EXERCISE TASKS:
(1) Why did the writer of the blog post about reaching the ocean decide to ride 125 miles on Tuesday? Explain in one to three sentences.
(2) Write a continuation of the blog post about reaching the ocean, starting right after Liz's remark that losing her things freed her up to travel.

PASSAGE:
I made it to the ocean!

wp-1469738068087.jpegOn Tuesday, I rode like I was on a mission. For days, people had been telling me how close I was getting to the ocean and finally I had reached the breaking point. I didn’t want to hear about how spectacular the Pacific was anymore, I just needed to see it for myself. So I did a mega day, ending my ride at the 125 mile mark.

Yesterday, early in the afternoon I reached the Oregon coast. Oddly enough, my first ever glimpse of the ocean was not from the seat of my bicycle but from the vantage point of a car. While I was registering to camp for the night, I asked how to best reach the beach on my bike. The lady, named Kim, picked up on my excitement and questioned me,

“Do you want to see the best view of the ocean?”

I said yes. She took Liz (a fellow tent camper) and I in her tiny red bug and we went on a sightseeing tour. First we stopped at a graveyard. Kim explained that the early pioneers had a habit of selecting land with choice views of the coast on which to bury their dead. We walked past gravestones to take in the sweeping vastness of the world’s biggest ocean. Then we went to see a herd of sea lions. Along the way, we chatted about our travels.wp-1469738144761.jpeg

Liz is Australian. Until recently, she lived in a houseboat. One day she went to a friend’s birthday party. When she returned, her boat and all her possessions had sunk beneath the waves. Her outlook on her loss?

“It was just stuff. Not having that stuff anymore freed me up to travel.”

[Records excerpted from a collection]
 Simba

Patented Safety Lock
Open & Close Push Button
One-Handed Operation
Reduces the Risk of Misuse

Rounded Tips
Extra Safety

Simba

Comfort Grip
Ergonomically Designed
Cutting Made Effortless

TASK-BY-TASK OUTPUTS:
(1) For days, people had been telling the writer how close the ocean was, and the writer had reached a breaking point. The writer no longer wanted to hear how spectacular the Pacific was and needed to see it firsthand, so the writer rode a mega day that ended at the 125 mile mark.

(2)
I was quickly learning that Liz was a gem. While talking about the ocean she mentioned how the mere sight of the ocean makes her soul soar with joy. It makes her taste freedom.

There was something in the tone of her voice that I instantly identified. I blurted,

“That is how snow makes me feel.”

All three of us were surprised by my outburst. I guess my longing for vast stretches of sparkling snow is never quite buried even while meeting a new ocean.

After Kim’s tour, I ate my supper on the beach and then strolled along the coast, letting the cold waves nip at my toes. Before turning back, I faced the thundering water and sang my heart out to God. I tried to take in the significance of the moment: I had made it to the ocean!

But it all felt so unbelievable, all I did was ride my bike for goodness sake! Had I really made it across to the other side of a continent? How had this happened?

It all started when two young people decided to go on an epic adventure on their bikes. They rode thousands of miles, on a mission to explore new places.

In case you are confused, I am not talking about Noah and myself. I am talking about my parents.

In 1982, they were preparing to move from Montana to Maine. Before the move, they decided to explore the Pacific coast and along the way celebrate their 1st anniversary. Because my parent are smart, they choose bicycles as their mode of exploration.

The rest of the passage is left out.